福岡圏の物流マーケットは、まだまだ拡大の余地あり
福岡県の経済規模等に鑑みて、そのLMT市場には未だ拡大余地があると考えられる。まず、福岡県の主な指標をみてみると、同県は、人口501万人(2020年)、県内総生産は20兆円で、Figure3の通り、主な指標で上位10県内にランキングする経済規模をもつ。
これらの経済指標とLMTストックを大都市圏間で比較してみよう。すると、福岡圏のLMT面積は、人口1,000人当たりでは首都圏の1/3、県内総生産10億円当たりでは同1/2、製造品出荷額100万円当たりでは同1/4の面積に過ぎない。近畿圏と比べても、1/2程度のLMT面積しかないことがわかる。従って、テナントの要望に適合するような新しいタイプの物流施設は、福岡圏では不足しているといえよう。
福岡圏の物流マーケットにはまだまだ拡大余地があると各デベロッパーに認知されてきた所以である。ちなみに、中部圏のLMTストックもその経済規模に鑑みてまだまだ少なく、拡大の余地があると考えられている。実際、中部圏でも2022年以降の開発計画は増加している。

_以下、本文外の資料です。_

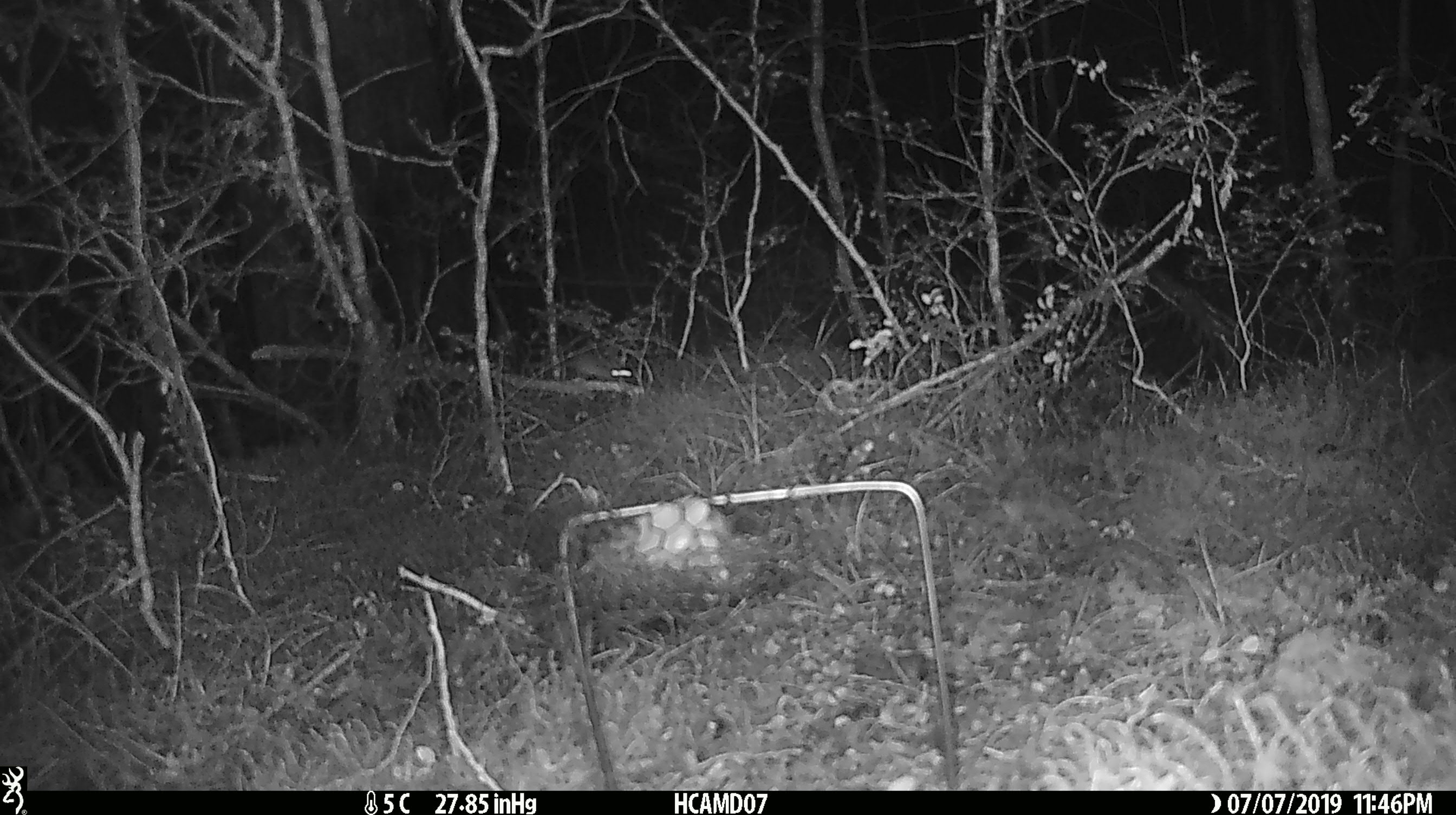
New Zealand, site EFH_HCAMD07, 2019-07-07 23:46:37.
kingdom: Animalia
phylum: Chordata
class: Mammalia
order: Rodentia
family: Muridae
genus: Mus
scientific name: Mus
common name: mouse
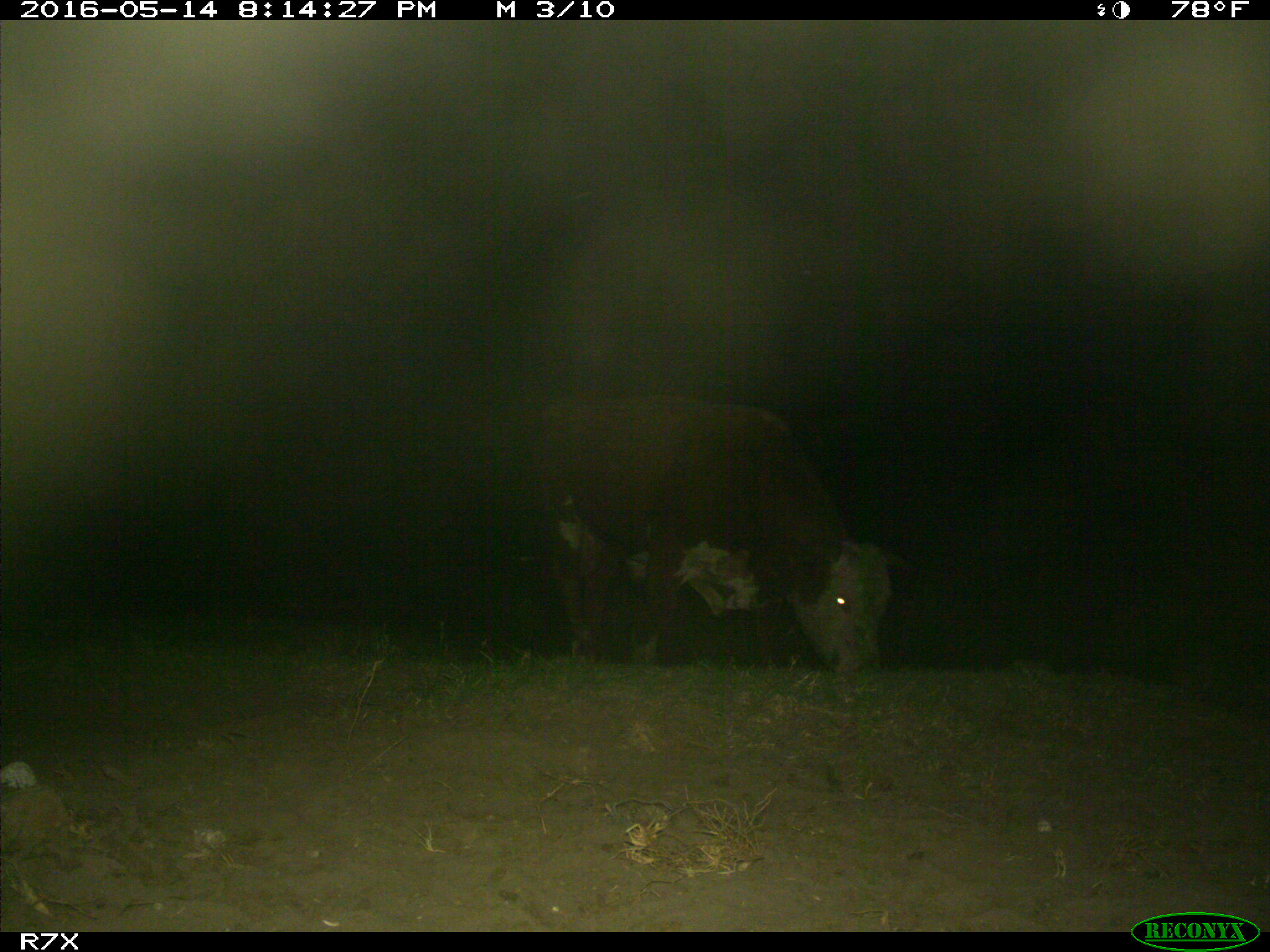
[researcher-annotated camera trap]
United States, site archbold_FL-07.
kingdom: Animalia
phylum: Chordata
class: Mammalia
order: Artiodactyla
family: Bovidae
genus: Bos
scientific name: Bos taurus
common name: domestic cow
Bos taurus (domestic cow).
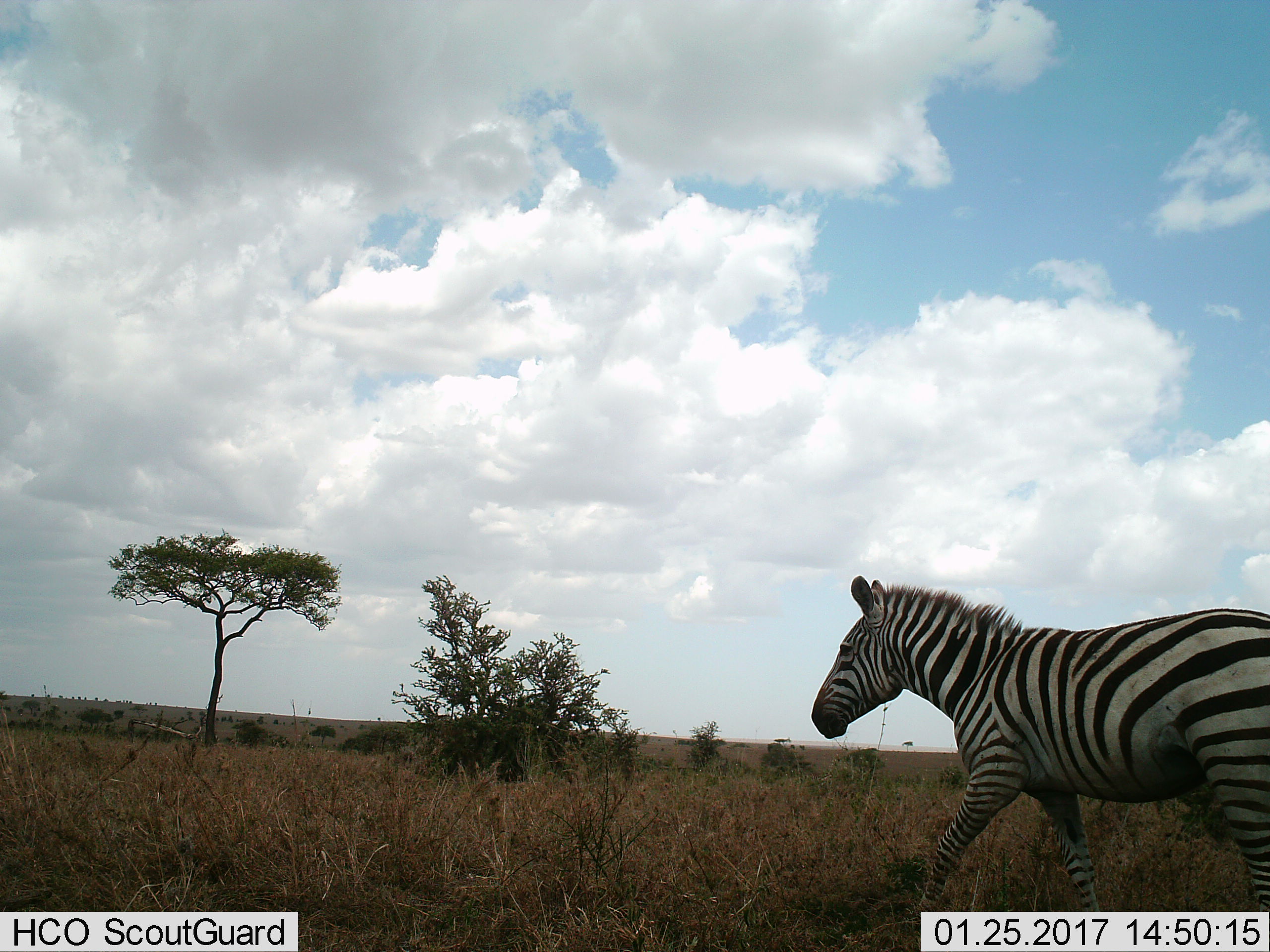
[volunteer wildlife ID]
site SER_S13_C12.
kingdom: Animalia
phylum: Chordata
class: Mammalia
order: Perissodactyla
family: Equidae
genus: Equus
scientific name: Equus quagga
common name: plains zebra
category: zebraplains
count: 1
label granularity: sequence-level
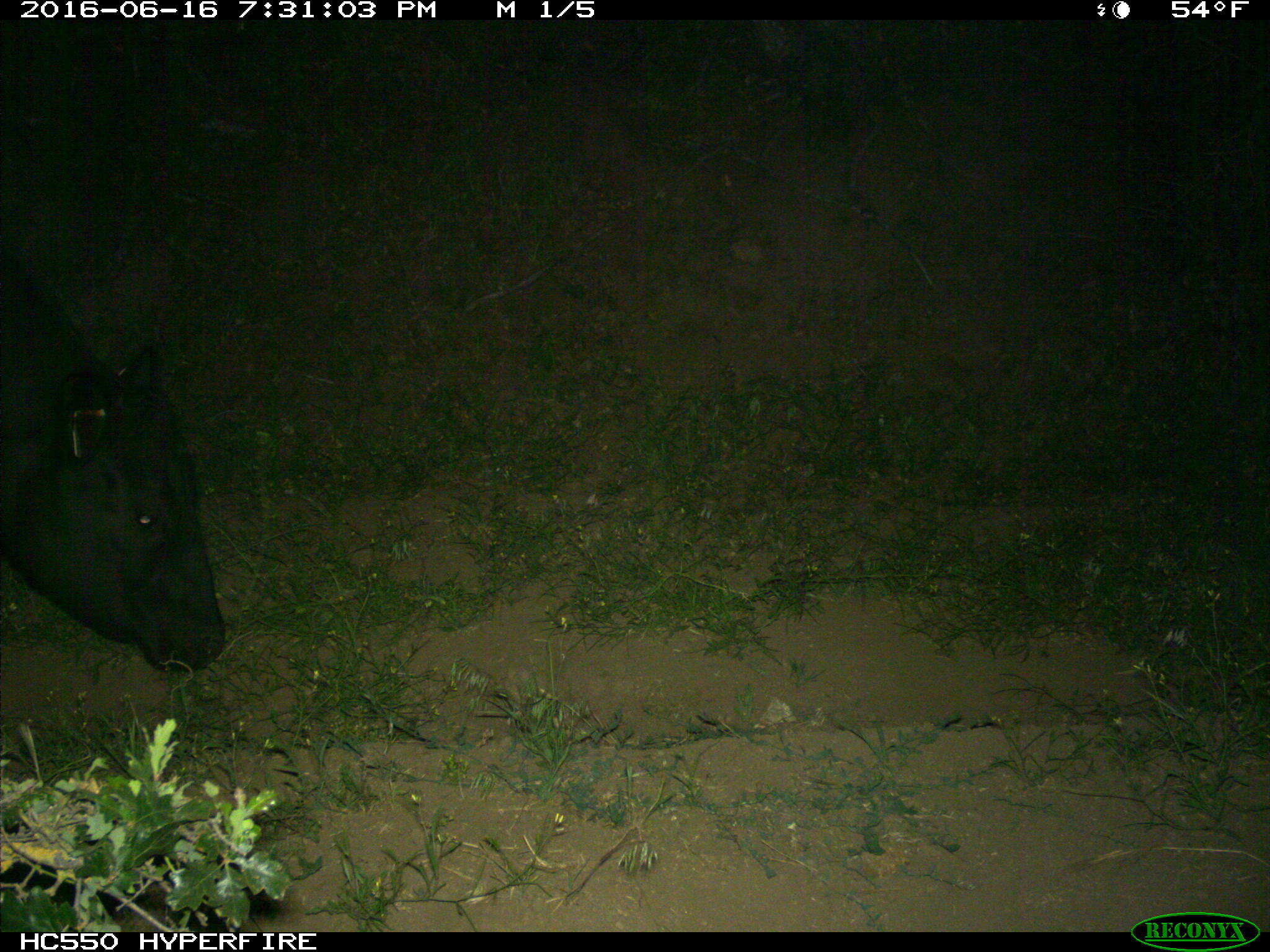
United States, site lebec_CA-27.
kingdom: Animalia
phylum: Chordata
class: Mammalia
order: Artiodactyla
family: Bovidae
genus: Bos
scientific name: Bos taurus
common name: domestic cow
Bos taurus (domestic cow).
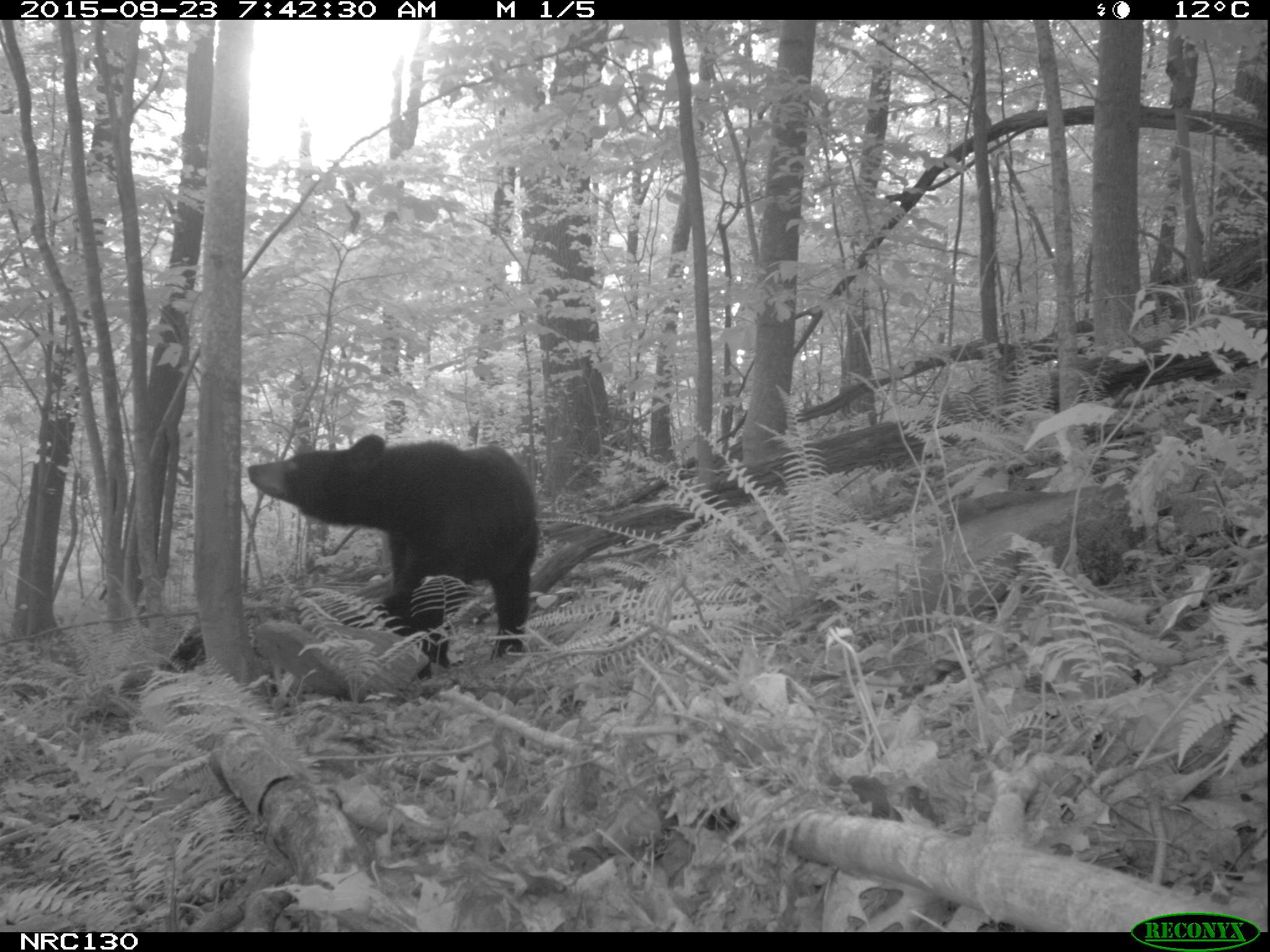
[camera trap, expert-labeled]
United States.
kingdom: Animalia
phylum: Chordata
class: Mammalia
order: Carnivora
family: Ursidae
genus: Ursus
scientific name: Ursus americanus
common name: american black bear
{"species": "American Black Bear (Ursus americanus)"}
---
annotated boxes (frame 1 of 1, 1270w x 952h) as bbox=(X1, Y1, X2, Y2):
American Black Bear: bbox=(242, 421, 549, 652)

首都圏、近畿圏などでの開発投資が増加し、参入プレーヤーが増えて用地を取得しにくくなったこともまた、デベロッパーが地方都市の開発に目を向ける要因となっている。
福岡圏の大型物流施設…2022年の「空室率」予測
従来の福岡圏の物流マーケットは、福岡市内近郊と鳥栖インターチェンジ周辺に大きく分かれており、それぞれ半径10km程度に集中していた。地形的な制約等により、物流施設開発に適した、まとまった面積の用地が市場に出てきにくいという面もあった。
しかし、2021年以降の開発計画は、大規模な土地造成を利用した新興立地にダイナミックに広がる。福岡インターチェンジを中心とする半径30km圏内に広く分布し、鳥栖まで一つの商圏とするような広がりである。
新興立地では、物流会社の集積や立地の認知度が低いことから、既存立地よりはテナント決定に時間を要する可能性はある。しかし、これまで考察したとおり、福岡圏の潜在的な物流需要は旺盛で、すでに複数の物件で内定が進んでいることから、今後の需給バランスが大きく崩れることはないだろう。これまで物流施設を借りることに抵抗があった地元企業の間でも、先進的物流施設の利用が定着していくと考えられる。
福岡圏LMTの空室率は2022年Q4に3.7%と、2020年Q4(0%)に比べてわずかながら上昇はするものの、依然として低い水準にとどまると予測する。実質賃料指数は、同期間に3,150円/坪から3,380円/坪に上昇(+7.3%)する見込みである。